State-sponsored hackers infiltrate Outlook accounts, prompting Microsoft to bolster the security of their key issuance systems.
Microsoft has taken significant steps to secure its systems and protect users from a sophisticated hacking group known as Storm-0558. On June 29, the tech giant completed the replacement of a key that was being used by the hackers to forge tokens, a move that aims to prevent future attacks on Microsoft accounts.

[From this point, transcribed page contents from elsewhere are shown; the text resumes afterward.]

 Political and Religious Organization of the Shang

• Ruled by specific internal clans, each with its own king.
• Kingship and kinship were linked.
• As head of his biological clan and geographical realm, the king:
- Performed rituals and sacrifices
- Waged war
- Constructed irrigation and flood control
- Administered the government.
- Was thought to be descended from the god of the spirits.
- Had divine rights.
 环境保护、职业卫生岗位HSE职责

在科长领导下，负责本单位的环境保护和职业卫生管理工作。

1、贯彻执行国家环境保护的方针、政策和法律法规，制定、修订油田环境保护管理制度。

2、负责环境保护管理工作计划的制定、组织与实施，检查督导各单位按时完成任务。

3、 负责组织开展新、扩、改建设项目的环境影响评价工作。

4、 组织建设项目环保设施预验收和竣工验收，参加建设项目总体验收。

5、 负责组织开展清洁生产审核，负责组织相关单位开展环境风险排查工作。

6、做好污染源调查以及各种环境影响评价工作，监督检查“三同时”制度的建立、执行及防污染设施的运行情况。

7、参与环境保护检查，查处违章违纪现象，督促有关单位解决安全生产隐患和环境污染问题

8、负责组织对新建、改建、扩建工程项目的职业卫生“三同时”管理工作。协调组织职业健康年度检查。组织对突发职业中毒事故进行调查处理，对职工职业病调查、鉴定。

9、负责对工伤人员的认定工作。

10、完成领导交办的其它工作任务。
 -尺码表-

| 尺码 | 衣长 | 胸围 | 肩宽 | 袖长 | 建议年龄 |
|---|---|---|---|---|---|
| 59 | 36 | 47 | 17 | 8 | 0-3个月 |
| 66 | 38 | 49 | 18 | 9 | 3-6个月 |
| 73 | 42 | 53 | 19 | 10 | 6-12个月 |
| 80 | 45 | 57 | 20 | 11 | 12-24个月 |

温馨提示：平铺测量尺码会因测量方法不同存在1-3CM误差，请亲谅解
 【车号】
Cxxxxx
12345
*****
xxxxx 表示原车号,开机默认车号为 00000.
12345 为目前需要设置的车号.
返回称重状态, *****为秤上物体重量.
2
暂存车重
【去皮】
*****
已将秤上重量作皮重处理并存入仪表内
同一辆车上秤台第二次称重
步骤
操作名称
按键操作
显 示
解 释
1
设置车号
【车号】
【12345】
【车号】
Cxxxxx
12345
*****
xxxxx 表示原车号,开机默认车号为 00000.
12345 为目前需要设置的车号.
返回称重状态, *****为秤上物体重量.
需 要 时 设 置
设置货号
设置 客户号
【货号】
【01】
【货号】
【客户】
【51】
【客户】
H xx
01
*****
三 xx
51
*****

The hacking group, believed to be China-linked, has been using various tactics in its campaigns, including email theft, credential harvesting, phishing, and OAuth token attacks. In past campaigns, Storm-0558 has led to the deployment of web shells, such as China Chopper, on compromised servers. The group has also been linked to the deployment of a malware family known as Cigril.
Microsoft's actions come after the hackers acquired an inactive Microsoft account consumer signing key, which they used to forge tokens and steal emails from the U.S. State Department. In response, Microsoft has hardened key issuance systems and revoked all prior keys.
The upgrades disrupted the mechanism the hackers possibly used to acquire MSA keys, but the hacker has since been observed trying to use different techniques. The agencies are urging organisations to enable audit logging and harden cloud environments to protect against such threats.
On June 26, Microsoft stopped the renewal of tokens issued by GetAccessTokensForResource for Outlook Web Access. The company blocked the use of tokens signed with the acquired MSA key in OWA on June 27, preventing additional enterprise mail activity by malicious actors.
On Friday, Microsoft released additional analysis on the attack and the FBI and Cybersecurity and Infrastructure Security Agency released updated guidance on the threat activity. The person responsible behind the China-based hacker group Storm-0558 is linked to the Chinese government or state-sponsored actors, but specific individual identities have not been publicly disclosed.
Storm-0558 has targeted diplomatic, economic, legislative bodies, media companies, think tanks, and telecom equipment and service providers. The group has been observed accessing data from about two dozen other organisations.
Microsoft blocked the usage of the key for all impacted consumer customers on July 3, marking a significant step in securing its systems and protecting users from this sophisticated threat actor.